*** Raw data
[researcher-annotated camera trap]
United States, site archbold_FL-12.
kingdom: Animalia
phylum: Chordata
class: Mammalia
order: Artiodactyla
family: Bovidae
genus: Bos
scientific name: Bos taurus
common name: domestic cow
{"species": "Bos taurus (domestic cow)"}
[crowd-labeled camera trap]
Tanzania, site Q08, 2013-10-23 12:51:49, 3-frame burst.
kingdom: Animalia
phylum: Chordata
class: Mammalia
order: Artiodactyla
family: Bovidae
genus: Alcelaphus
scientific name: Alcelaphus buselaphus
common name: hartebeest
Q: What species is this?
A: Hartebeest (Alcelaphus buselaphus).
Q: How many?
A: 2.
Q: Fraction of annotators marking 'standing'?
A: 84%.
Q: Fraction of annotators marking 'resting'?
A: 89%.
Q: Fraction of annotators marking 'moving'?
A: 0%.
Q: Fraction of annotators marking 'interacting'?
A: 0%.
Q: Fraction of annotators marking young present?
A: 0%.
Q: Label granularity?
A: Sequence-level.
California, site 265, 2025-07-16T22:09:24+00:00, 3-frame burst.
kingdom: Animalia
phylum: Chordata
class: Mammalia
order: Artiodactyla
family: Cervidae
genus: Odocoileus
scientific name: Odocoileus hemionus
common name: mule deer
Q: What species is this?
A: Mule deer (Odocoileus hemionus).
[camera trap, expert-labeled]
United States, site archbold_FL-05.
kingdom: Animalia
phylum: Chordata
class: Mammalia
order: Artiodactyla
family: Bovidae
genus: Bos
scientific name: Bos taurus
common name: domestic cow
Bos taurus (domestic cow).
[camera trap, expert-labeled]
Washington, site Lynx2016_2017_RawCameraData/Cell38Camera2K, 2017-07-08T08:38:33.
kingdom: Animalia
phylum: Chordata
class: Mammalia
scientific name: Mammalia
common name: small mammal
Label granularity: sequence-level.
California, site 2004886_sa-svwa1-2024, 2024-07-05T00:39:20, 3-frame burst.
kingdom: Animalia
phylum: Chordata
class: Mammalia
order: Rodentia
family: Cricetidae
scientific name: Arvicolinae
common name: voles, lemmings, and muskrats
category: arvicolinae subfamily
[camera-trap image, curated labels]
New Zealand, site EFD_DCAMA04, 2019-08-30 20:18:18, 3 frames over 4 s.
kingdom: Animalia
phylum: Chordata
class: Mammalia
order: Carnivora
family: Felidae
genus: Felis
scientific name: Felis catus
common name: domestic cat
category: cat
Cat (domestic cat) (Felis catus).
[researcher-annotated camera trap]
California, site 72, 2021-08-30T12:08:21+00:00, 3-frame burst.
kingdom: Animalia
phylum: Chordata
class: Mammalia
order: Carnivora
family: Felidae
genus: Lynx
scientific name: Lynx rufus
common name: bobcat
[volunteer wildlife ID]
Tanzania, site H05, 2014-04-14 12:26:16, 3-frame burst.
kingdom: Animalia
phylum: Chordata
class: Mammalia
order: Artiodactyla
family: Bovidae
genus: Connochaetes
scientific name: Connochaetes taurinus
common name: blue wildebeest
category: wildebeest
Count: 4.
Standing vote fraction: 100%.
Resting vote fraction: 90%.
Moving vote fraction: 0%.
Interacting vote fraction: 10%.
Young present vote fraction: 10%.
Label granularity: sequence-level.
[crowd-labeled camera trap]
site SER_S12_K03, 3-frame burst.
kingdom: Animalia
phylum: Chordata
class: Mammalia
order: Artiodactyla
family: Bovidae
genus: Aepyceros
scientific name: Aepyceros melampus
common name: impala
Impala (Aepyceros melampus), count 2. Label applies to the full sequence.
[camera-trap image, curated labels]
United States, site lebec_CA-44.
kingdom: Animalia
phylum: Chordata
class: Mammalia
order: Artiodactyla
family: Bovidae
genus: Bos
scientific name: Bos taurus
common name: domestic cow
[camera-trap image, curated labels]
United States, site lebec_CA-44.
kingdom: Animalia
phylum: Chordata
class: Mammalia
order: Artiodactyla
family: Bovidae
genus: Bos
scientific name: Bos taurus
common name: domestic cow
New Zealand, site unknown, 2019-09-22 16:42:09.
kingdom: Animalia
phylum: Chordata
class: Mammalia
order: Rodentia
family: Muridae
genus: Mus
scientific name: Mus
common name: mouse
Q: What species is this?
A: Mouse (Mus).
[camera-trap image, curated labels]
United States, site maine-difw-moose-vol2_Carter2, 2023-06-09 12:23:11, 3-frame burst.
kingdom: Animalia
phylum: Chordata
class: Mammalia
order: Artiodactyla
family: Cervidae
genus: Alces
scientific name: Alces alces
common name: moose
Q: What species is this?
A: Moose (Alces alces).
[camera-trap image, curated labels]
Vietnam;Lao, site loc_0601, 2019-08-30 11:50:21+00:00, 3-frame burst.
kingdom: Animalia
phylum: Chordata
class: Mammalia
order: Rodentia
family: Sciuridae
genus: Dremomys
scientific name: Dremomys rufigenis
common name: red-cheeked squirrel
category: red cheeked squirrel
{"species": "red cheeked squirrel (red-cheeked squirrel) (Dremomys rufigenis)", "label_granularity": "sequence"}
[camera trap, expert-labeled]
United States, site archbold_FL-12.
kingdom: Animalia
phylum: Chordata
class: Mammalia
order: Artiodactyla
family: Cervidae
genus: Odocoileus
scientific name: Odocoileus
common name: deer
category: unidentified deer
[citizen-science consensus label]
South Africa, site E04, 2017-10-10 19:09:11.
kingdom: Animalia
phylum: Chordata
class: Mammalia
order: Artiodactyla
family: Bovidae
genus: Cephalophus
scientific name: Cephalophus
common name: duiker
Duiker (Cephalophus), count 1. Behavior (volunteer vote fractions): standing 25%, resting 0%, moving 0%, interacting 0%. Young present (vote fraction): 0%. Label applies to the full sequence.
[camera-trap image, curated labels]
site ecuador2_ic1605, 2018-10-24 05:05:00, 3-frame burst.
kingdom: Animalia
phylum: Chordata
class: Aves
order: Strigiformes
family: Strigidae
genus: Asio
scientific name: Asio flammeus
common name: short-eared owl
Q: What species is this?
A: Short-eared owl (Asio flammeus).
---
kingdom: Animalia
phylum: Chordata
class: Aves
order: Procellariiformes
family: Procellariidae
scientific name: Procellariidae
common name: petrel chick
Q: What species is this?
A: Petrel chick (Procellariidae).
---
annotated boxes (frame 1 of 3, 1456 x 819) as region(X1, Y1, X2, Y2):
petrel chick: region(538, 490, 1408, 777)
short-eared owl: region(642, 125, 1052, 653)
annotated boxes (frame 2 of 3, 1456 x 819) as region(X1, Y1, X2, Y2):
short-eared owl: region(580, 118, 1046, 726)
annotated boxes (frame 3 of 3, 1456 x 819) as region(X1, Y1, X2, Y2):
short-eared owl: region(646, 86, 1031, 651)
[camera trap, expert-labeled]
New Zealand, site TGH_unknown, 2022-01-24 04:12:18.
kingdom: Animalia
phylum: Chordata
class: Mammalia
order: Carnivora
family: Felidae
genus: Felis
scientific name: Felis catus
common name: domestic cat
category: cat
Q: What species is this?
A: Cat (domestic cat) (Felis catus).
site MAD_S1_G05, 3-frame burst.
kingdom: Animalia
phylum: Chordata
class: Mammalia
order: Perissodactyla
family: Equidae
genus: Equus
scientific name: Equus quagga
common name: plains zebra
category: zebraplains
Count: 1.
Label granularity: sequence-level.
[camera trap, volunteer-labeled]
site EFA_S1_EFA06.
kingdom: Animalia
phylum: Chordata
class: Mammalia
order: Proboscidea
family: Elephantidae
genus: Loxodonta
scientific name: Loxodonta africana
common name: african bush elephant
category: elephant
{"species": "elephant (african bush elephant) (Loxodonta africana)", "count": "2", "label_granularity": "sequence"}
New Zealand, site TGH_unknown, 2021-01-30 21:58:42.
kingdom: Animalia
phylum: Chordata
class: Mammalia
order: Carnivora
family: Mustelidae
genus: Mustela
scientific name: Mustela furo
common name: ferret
******
**Task to complete:** Copy out all lines above that include the string "Odocoileus".

**Problem solution:**
genus: Odocoileus
scientific name: Odocoileus hemionus
A: Mule deer (Odocoileus hemionus).
genus: Odocoileus
scientific name: Odocoileus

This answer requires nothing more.